Battleship. This is one game I won’t play with the kiddos. Maybe I’m mean. But it takes them forever and they give away all their locations without realizing it, and it’s just not fun for me. Brian was playing it with them for a bit but I think he’s on the same page as me. So they play each other. And they still take FOREVER.
Olympics Saige. Saige’s sleeping schedule is all out of whack since starting school. This was a Thursday where all the kiddos had outdoor school at the farm, and we stayed after to play for a while. We got home around 3:30pm and she was passed out in the car. I tried to wake her with no luck so I put her in bed. She slept until 8pm, after all the other kiddos were already in bed. She came downstairs and watched the Olympics with us a bit. With her Teddy bear. It’s name? Brown Teddy. Original. Haha. She ate a late snacky dinner and then went to bed with us.
Blaise, my co-parent. Blaise is going to be a catch when he’s older. Brian is usually the breakfast guy. If I’m on duty, it’s a cereal or oatmeal day. I like easy to make, easy to clean. Brian was already at work, and Blaise had slept in. When he came downstairs and wanted breakfast, I asked him what he wanted. Lucky for me, he’s all about making his own foods lately. He wanted eggs. But he decided to make eggs for Saige and Baby also. Laine doesn’t like eggs. He did it all himself. Cracked the eggs, turned on the stove, everything. I did clean up. I found a video of him making scrambled eggs back when he was three… he’s always been into cooking. Like Brian.

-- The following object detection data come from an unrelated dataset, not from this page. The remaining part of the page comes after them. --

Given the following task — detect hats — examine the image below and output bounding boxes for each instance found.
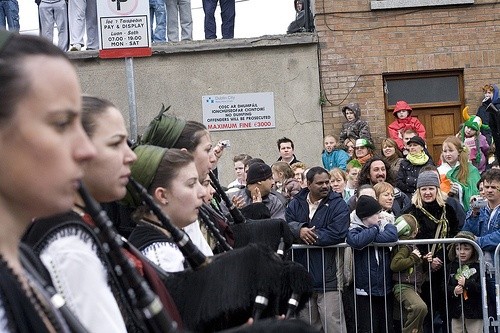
[407,136,425,147]
[247,162,273,183]
[447,231,479,263]
[141,103,186,147]
[355,196,382,219]
[417,171,440,188]
[351,139,375,149]
[461,106,490,164]
[394,217,411,237]
[116,144,167,210]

I personally like how he gave everyone the same amount of strawberries. Not only a co-parent, also Mr. Equality.
Pottery Laine. It’s only been two months since Laine got her pottery wheel at Christmas. She finally opened it and got her pottery action on. She’s my artistic kiddo. She loves everything art, and she’s good at everything art.

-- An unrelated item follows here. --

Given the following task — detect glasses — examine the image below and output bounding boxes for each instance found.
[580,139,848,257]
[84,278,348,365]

Bunny Saige! This is Saige’s dance costume for her June recital. I’m not one to dress my girls all girly, but I’ll admit this is adorable. I can’t wait to see her on stage.
School skippers. Eh, their Tuesday morning class has changed. They started this computer testing and online reading program, and have made it out to be this wonderful program. Maybe it is. But as much as I love technology and I think it has its place, I don’t like the kiddos learning basic subjects on the computer… or taking online quizzes. This isn’t BuzzFeed. I know in the Issaquah School District, they have the kiddos do math homework online. I’m all about the pencil and paper, especially for math. And, of course, reading. I want my kiddos to hold books, have a piece of paper in front of them to read. I’m picky.

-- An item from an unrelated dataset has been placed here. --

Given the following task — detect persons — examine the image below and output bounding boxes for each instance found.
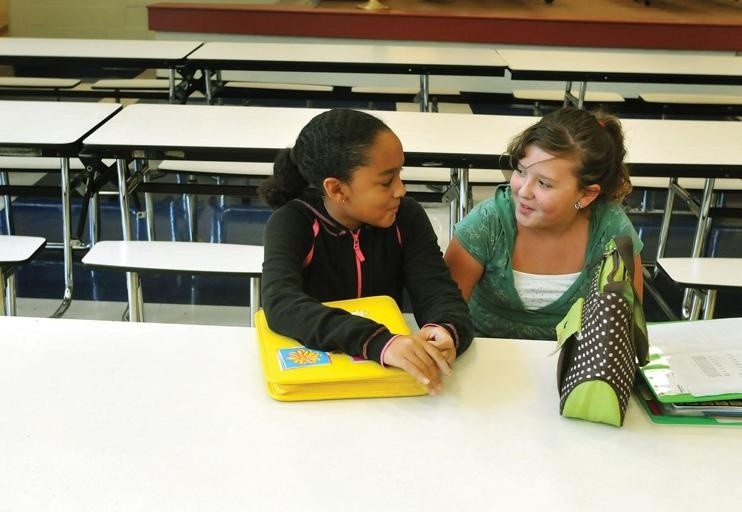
[254,105,477,399]
[442,104,647,341]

The class is moving toward a more traditional public school class. Which cool, if you like that sort of thing. But we do our own thing to avoid stuff like this. And yet, here they’re doing it in a class we pay a decent chunk of change for.
So, the week after they implemented this program, I decided to silently protest by letting the kiddos play hooky for the morning. Brian was driving them so I called him and had him drop the big kiddos off at Saige’s school. After signing Saige in, Baby, the big kiddos, and I went to the Original Pancake House. We screwed around until I dropped them off at noon. I wanted them at robotics class.
They have eight more classes left. I doubt I’ll pull them again since they like seeing their friends and it’s almost over. I got my protest out of my system. Haha.
February, check. March is on now and it’s going well. Same ol’ Groundhog Week thing going on but it’s all good. We have Great Wolf Lodge coming up and a visit from Brian’s mom. Those should spice up the weeks.